Shalat Dhuha dengan Berjamaah
Pertanyaan :
Bagaimana hukumnya shalat Dhuha dengan berjamaah untuk memperingati kelahiran salah satu pembesar pemerintah atau perkawinan. Apakah perbuatan demikian itu hukumnya boleh (jaiz)?, Ataukah haram?.
Jawab :
Hukumnya berjamaah yang diperuntukkan keperluan tersebut itu haram, karena dapat menimbulkan pelanggaran agama, seperti sangkaan orang banyak, bahwa jamaah itu, menurut perintah agama, pula tidak mendapat pahala.
Keterangan, dari kitab:
- Bughyah al-Mustarsyidin [1]
(مَسْأَلَةُ ب ك) تُبَاحُ الْجَمَاعَةُ فِي نَحْوِ الْوِتْرِ وَالتَّسْبِيْحِ فَلاَ كَرَاهَةَ فِيْ ذَلِكَ وَلاَ ثَوَابَ إِلَى أَنْ قَالَ: إِذَا لَمْ تَقْتَرِنْ بِذَلِكَ مَحْذُوْرٌ كَنَحْوِ إِيْذَاءٍ وَاعْتِقَادِ الْعَامَّةِ مَشْرُوْعِيَّةِ الْجَمَاعَةِ وَإِلاَّ فَلاَ ثَوَابَ بَلْ يَحْرُمُ وَيُمْنَعُ مِنْهَا.

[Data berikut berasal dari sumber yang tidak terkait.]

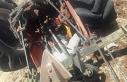 Traktörü devrilen çiftçi yaşamını yitirdi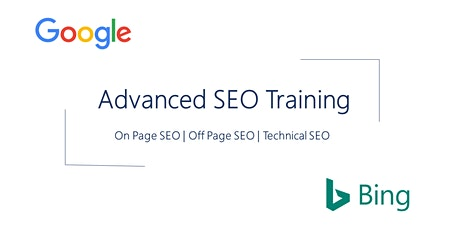 Advanced SEO Training in Medford | Weekend tickets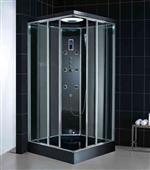 Steam shower with body jets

Diperbolehkan berjamaah misalnya pada shalat witir dan tasbih. Dalam hal ini tidak dimakruhkan namun juga tidak berpahala … jika tidak disertai dengan sesuatu yang dikhawatirkan seperti adanya gangguan atau timbulnya keyakinan di kalangan umum tentang disyariatkannya jamaah tersebut. Jika tidak disertai hal tersebut, maka tidak berpahala dan bahkan haram dan harus dilarang.

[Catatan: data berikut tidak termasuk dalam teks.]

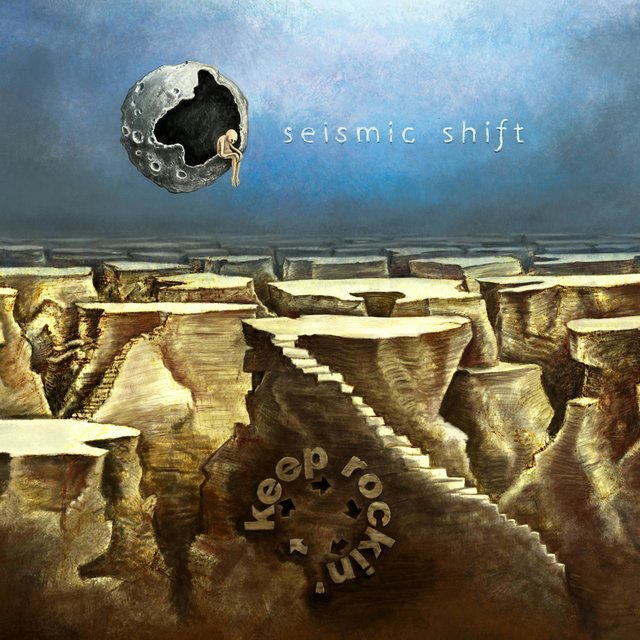 Cover art for album Seismic Shift by Keep Rockin'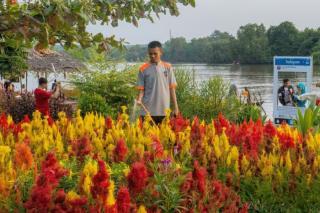 Objek Wisata Taman Bunga Okura Sudah Dibuka dengan Prokes Ketat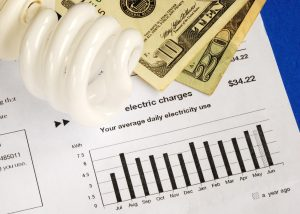lowest electric rates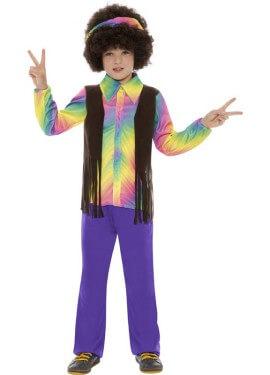 Costume hippy multicolore per ragazzo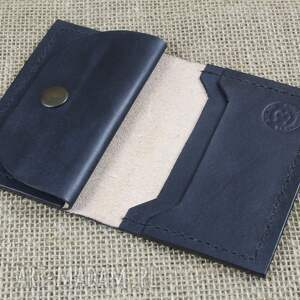 portfele torba portfel skórzany z kieszonką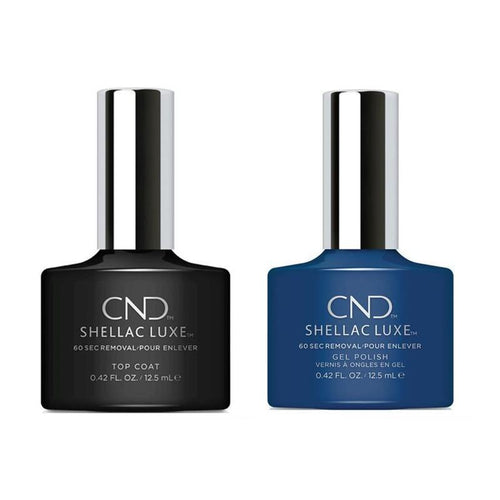 CND - Shellac Luxe - Top Coat & Winter Nights 0.42 oz - #257-Beyond Polish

[1] Abdurrahman Ba’alawi, Bughyah al-Mustarsyidin, (Mesir: Musthafa al-Halabi, 1371 H/1952 M)), h. 67.
Sumber: Ahkamul Fuqaha no. 215 KEPUTUSAN MUKTAMAR NAHDLATUL ULAMA KE-13 Di Menes Banten Pada Tanggal 13 Rabiuts Tsani 1357 H. / 12 Juli 1938 M.